■ WHAT YOU WILL DO:
(1) In the school bond article, why did the bill's price tag drop from $9 billion?
(2) In the school bond article, how many years ago did voters approve the $10.4 billion bond for educational facilities?
(3) In the school bond article, can you give the part between "For months, Gov." and "Appropriations Committee hearing.", inclusive, but switch "bond" to "initiative"?

For months, Gov. Brown has signaled his dislike for borrowing new money for school construction. This week, key lawmakers agreed, derailing a bond that had been aimed at the November ballot.

It’s been eight years since voters approved a $10.4 billion bond for educational facilities, and two years since that pot of money virtually ran dry.

Assemblywoman Joan Buchanan, D- Alamo, the chair of the Education Committee, sought more money. She co-sponsored AB 2235 with Republican Assemblyman Curt Hagman of Chino Hills, which would place on the November ballot a $4.3 billion bond to pay for a backlog of school renovation projects.

The bill originally carried a $9 billion price tag, but it was cut-down by more than half after Brown administration finance officials gave resounding disapproval to the measure’s cost at a Senate Appropriations Committee hearing.

In his January budget draft, Brown indicated any future school construction program must be designed to “avoid an unsustainable reliance on state debt issuance,” as it does currently.

Reigning in on the California’s long-term debt has been an overt political philosophy of the governor, who faces reelection bid this fall.

The public will also vote in November on a recently rewritten multibillion-dollar water bond, in addition to a measure seeking to restore the state’s rainy day fund and repay debts.

Both measures have been aggressively endorsed by the administration.

The Assembly school bond bill had made its way through committee votes in both houses, but was ultimately pulled from a Senate floor vote by its authors. Buchanan’s office indicated it was the governor’s pending disapproval — and lack of time with adjournment looming on Aug. 31 — that moved them to kill the legislation.

Questions about scene geometry:
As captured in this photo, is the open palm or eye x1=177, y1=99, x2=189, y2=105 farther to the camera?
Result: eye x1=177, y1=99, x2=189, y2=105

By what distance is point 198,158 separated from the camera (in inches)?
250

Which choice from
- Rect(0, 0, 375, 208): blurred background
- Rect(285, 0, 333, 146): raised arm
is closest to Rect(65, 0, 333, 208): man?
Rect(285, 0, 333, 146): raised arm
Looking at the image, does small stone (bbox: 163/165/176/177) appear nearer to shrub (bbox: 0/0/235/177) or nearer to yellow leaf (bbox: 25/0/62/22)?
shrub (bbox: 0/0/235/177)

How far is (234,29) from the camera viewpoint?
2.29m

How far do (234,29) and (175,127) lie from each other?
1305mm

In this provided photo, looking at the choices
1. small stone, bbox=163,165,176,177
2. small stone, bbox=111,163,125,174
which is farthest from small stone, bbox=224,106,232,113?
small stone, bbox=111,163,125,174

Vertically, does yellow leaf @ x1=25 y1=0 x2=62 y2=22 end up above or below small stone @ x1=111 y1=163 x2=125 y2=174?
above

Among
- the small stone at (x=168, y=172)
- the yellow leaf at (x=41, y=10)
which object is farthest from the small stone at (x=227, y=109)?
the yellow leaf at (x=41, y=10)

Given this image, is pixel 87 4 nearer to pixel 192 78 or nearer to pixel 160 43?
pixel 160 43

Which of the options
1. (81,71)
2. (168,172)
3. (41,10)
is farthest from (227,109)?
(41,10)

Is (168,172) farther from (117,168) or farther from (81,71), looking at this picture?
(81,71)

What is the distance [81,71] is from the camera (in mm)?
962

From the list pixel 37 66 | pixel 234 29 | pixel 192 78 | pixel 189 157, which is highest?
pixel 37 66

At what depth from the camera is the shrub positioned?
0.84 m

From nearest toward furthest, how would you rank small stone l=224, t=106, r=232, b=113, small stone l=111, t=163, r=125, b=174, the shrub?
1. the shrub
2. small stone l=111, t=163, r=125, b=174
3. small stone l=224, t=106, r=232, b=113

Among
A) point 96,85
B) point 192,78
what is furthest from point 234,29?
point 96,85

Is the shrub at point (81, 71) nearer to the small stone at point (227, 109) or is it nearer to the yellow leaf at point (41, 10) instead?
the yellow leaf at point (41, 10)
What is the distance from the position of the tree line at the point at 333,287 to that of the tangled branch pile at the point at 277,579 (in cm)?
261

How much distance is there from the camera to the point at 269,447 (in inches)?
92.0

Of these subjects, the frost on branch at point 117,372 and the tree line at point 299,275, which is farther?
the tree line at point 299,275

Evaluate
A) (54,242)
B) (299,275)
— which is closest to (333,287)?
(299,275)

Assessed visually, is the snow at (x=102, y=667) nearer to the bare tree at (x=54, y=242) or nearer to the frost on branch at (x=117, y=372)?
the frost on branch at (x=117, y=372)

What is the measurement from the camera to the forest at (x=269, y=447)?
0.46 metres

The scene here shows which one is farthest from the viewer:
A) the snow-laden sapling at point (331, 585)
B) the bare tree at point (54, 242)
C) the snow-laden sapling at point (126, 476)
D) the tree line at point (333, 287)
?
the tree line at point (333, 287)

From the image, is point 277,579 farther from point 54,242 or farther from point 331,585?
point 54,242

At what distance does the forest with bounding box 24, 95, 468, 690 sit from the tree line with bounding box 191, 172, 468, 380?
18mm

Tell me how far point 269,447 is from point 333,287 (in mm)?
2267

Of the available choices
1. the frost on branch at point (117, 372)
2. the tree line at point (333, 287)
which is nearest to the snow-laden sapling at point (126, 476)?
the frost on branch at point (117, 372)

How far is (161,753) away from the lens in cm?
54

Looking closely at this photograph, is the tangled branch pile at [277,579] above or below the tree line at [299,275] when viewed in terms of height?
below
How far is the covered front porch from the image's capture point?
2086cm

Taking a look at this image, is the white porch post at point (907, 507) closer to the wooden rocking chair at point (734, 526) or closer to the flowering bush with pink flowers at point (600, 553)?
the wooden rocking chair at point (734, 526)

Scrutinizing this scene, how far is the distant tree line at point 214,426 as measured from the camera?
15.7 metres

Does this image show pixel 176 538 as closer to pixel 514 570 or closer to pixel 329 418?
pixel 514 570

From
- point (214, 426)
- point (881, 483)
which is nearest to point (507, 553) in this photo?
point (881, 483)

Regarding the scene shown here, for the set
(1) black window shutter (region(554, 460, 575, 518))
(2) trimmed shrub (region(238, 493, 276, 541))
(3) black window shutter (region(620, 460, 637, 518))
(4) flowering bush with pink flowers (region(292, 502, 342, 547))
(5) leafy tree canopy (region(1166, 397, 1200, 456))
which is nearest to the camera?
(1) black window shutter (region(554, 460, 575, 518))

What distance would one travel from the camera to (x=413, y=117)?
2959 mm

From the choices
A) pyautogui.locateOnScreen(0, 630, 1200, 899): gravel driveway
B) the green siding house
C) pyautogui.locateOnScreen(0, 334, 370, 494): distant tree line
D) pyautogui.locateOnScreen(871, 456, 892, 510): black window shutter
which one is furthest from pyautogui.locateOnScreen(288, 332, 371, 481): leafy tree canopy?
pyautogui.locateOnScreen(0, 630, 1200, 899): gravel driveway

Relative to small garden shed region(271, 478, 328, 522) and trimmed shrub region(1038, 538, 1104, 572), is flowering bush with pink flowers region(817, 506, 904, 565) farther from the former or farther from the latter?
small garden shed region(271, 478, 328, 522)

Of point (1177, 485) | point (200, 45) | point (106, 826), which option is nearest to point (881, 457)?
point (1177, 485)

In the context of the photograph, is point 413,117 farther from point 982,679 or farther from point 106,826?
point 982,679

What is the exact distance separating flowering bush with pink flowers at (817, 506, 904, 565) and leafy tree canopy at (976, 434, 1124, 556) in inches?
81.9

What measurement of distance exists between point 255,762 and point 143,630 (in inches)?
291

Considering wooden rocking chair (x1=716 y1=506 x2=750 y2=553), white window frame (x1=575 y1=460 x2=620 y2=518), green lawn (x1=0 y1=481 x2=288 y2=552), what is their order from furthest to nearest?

■ SOLUTIONS IN ORDER:
(1) It was cut by more than half after finance officials in the Brown administration gave resounding disapproval to the measure's cost at a Senate Appropriations Committee hearing.

(2) Eight years ago.

(3)
For months, Gov. Brown has signaled his dislike for borrowing new money for school construction. This week, key lawmakers agreed, derailing a initiative that had been aimed at the November ballot.

It’s been eight years since voters approved a $10.4 billion initiative for educational facilities, and two years since that pot of money virtually ran dry.

Assemblywoman Joan Buchanan, D- Alamo, the chair of the Education Committee, sought more money. She co-sponsored AB 2235 with Republican Assemblyman Curt Hagman of Chino Hills, which would place on the November ballot a $4.3 billion initiative to pay for a backlog of school renovation projects.

The bill originally carried a $9 billion price tag, but it was cut-down by more than half after Brown administration finance officials gave resounding disapproval to the measure’s cost at a Senate Appropriations Committee hearing.